Brian.oco 0 Tallied Votes 121 Views Share

Call it a tale of two headlines:

"Microsoft and Yahoo in talks again on online unit": 30 Nov 2008/Reuters

"Microsoft-Yahoo deal "total fiction:" 30 Nov 2008/Reuters

So which is it?

One of the key players originally mentioned as a possible replacement for Yahoo CEO Jerry Yang has told a Wall Street Journal blog that a proposed Microsoft/Yahoo deal is "total fiction". That story was unveiled by the U.K.-based Sunday Times, which reported that Microsoft would buy Yahoo's search division for $20 billion; and that a key part of that deal would be Microsoft bringing in its own management team.

"The team would be led by ex-AOL Chairman and CEO Jonathan Miller and former Fox Interactive Media President Ross Levinsohn," the report said.
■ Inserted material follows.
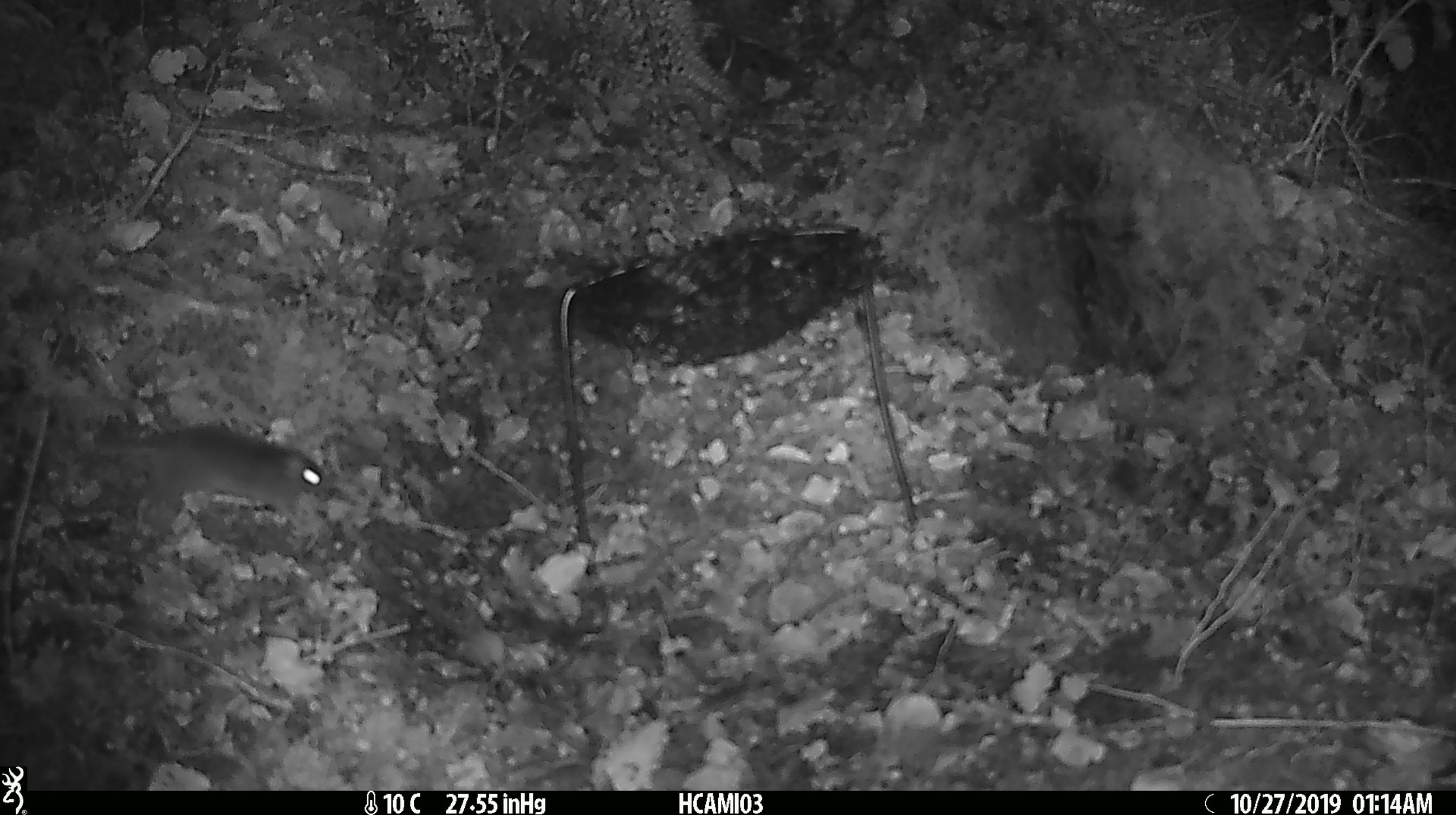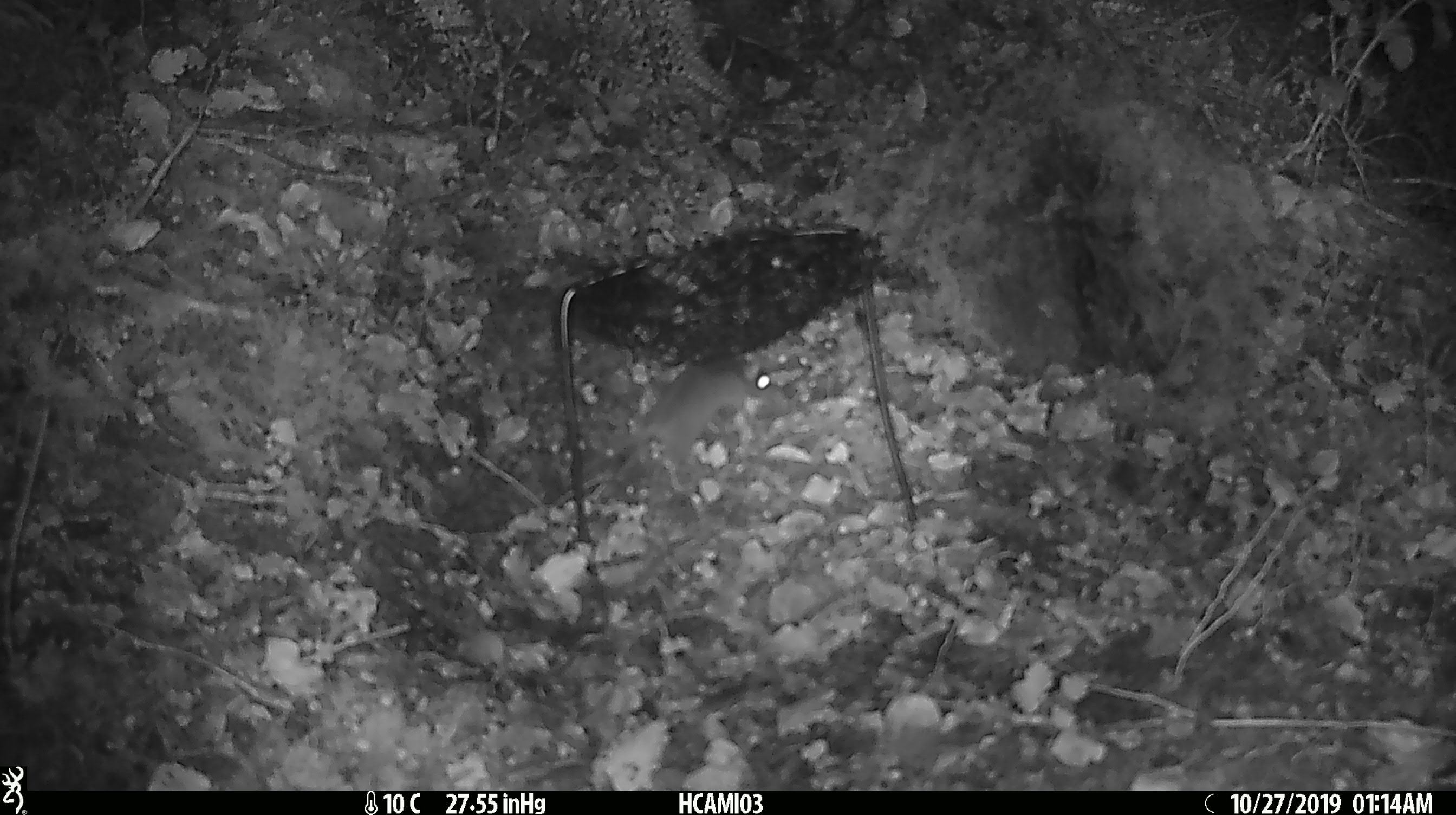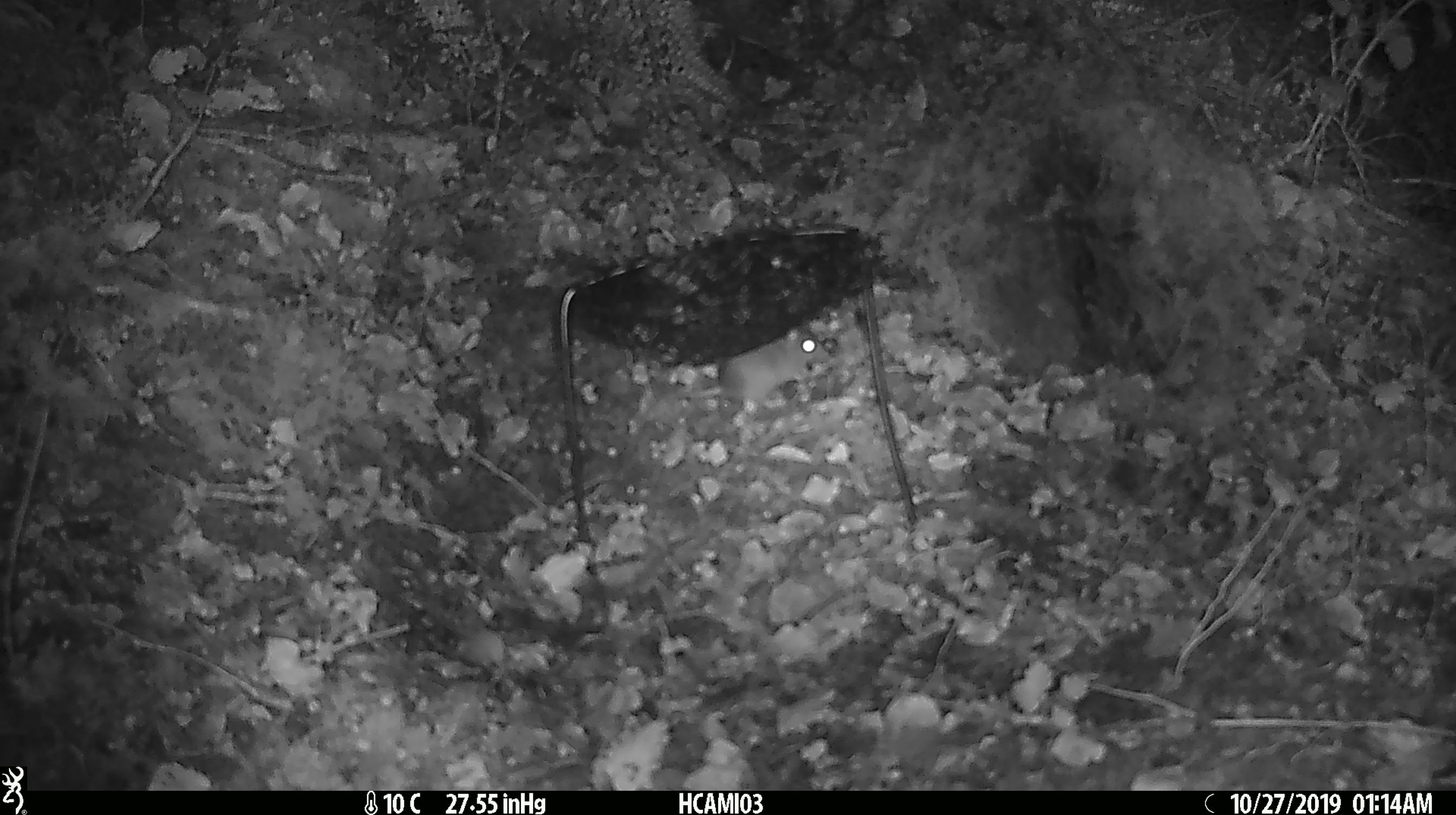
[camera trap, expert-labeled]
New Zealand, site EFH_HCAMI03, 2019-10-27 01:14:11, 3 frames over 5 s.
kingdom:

Tell that to Levinsohn, who told the AllThingsDigital blog that there was no truth to the story. The blog went on to report that key sources at both Yahoo and Microsoft also dismissed the report.
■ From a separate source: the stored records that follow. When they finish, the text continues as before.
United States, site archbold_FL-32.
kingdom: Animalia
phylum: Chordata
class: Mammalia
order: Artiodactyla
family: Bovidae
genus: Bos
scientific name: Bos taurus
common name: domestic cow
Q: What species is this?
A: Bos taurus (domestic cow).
Either all of the key sources are lying or there is no deal in place. Right now, it looks like the latter. But the soap opera we know as Yahoo-Microsoft looks like it might go on forever.

With that story on the back burner - again - the focus is on the stock market today. The Dow Jones Industrial Average and the Standard & Poor's 500 Index were able to string together gains for five straight days in the last five trading sessions, the first time that's happened since July, 2007, and the biggest five-day percentage spike since the 1930's.
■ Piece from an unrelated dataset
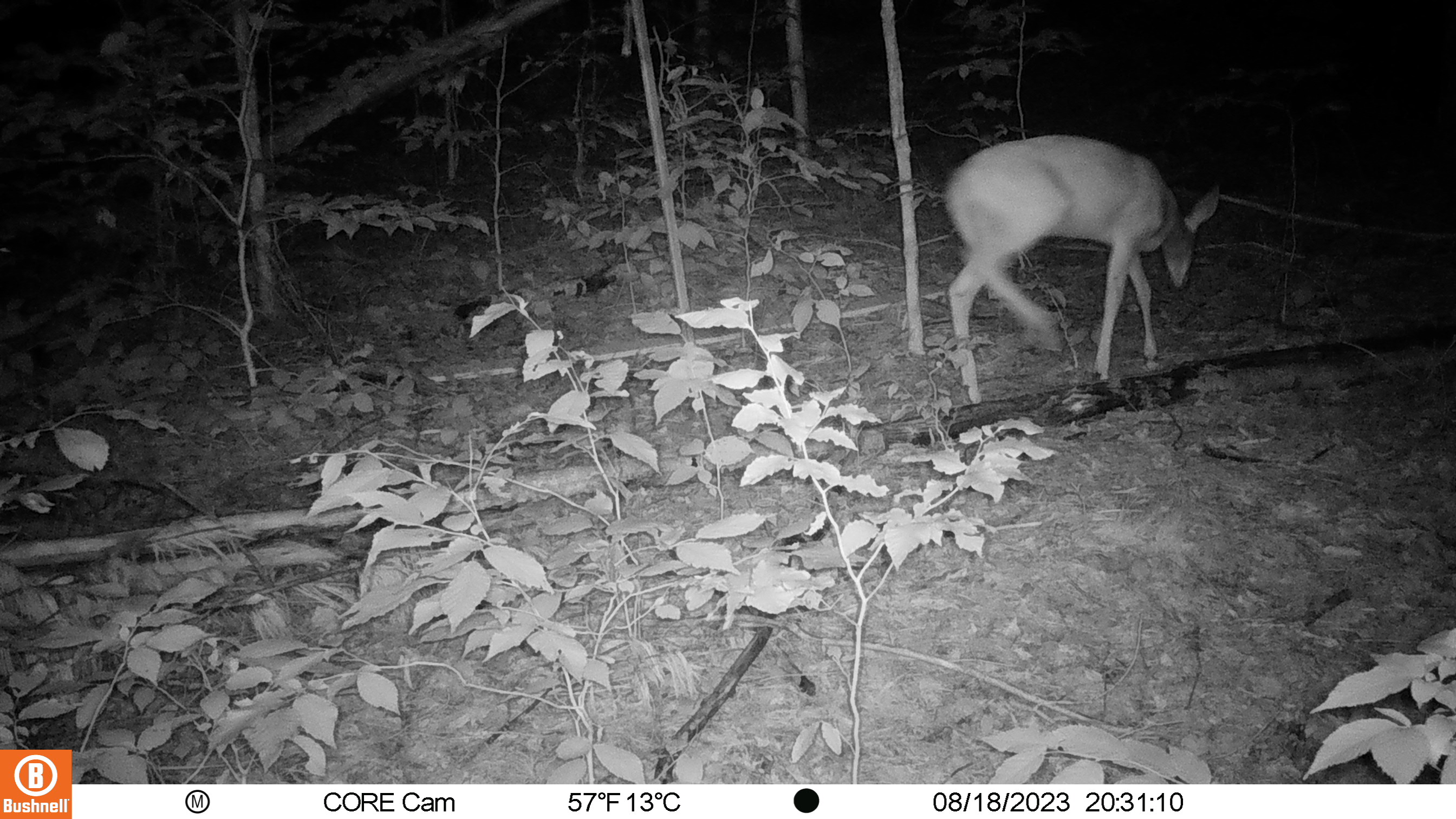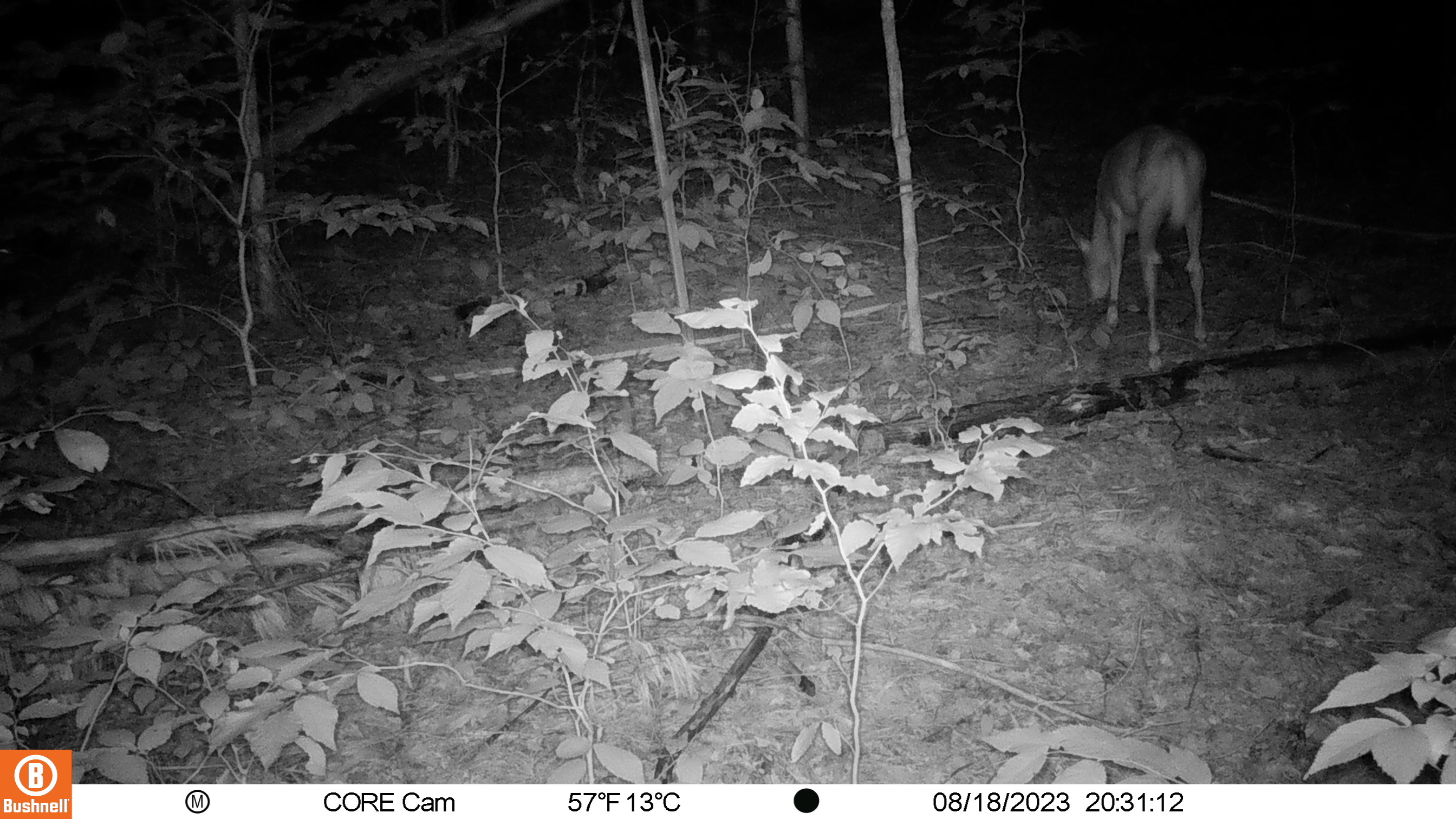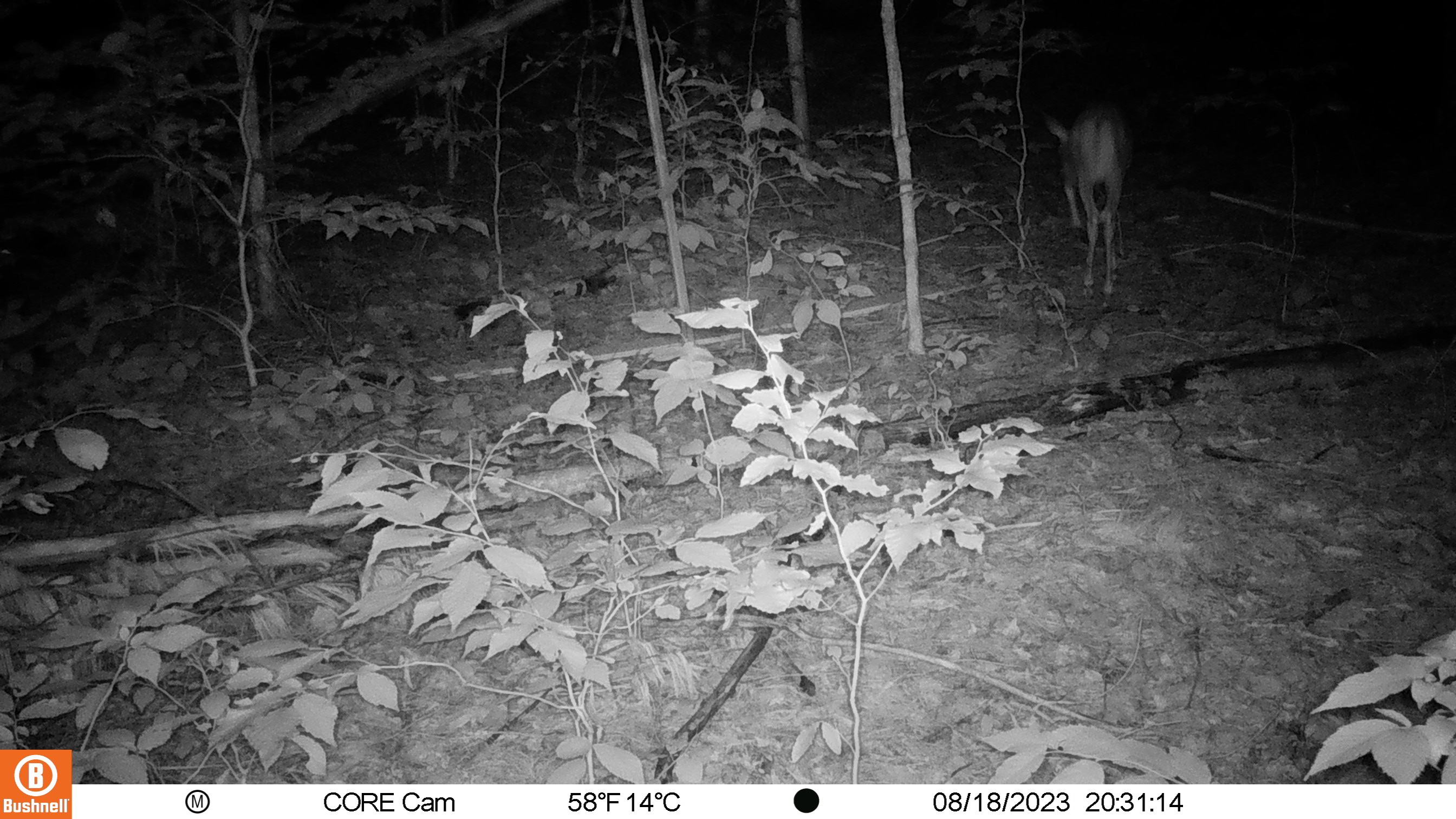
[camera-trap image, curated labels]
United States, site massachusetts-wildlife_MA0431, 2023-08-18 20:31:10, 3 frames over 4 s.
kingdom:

That should end today, as investors scale back, take some profits, and assess the economic tea leaves coming out this week. That process begins with the Institute for Supply Management, a trade group of purchasing executives, that will release its monthly report on manufacturing activity this morning (Monday). Similar readings released earlier in China and the U.K. show that manufacturing contracted sharply in those economies in November.

Also this morning, the Commerce Department will report that construction spending dropped in October. Construction spending for October likely fell by 0.9 percent, according to the consensus view of economists surveyed by Thomson/Reuters. Late this week the November jobs numbers come out from the U.S. Labor Department, another key benchmark for cautious investors this week.

One sector where investors might make some hay this week is in the high-end technology market. "Technology is one of the most attractive sectors in the stock market presently, offering high-quality names at greatly reduced prices, technology sector analyst Ben Rogoff from Polar Capital Partners told CNBC this morning. Rogoff especially likes Apple, Microsoft, Goggle, and Research in Motion. Rogoff told "Squawk Box Europe" that those companies used to trade at 20-times earnings and are now 10-times earnings. "If you can buy quality businesses, franchise businesses at 10-times earnings, why would you mess around with small-cap subscale businesses at five-times earnings," Rogoff said. "It just seems daft to me."

Just food for thought on what should be a busy post-holiday trading session.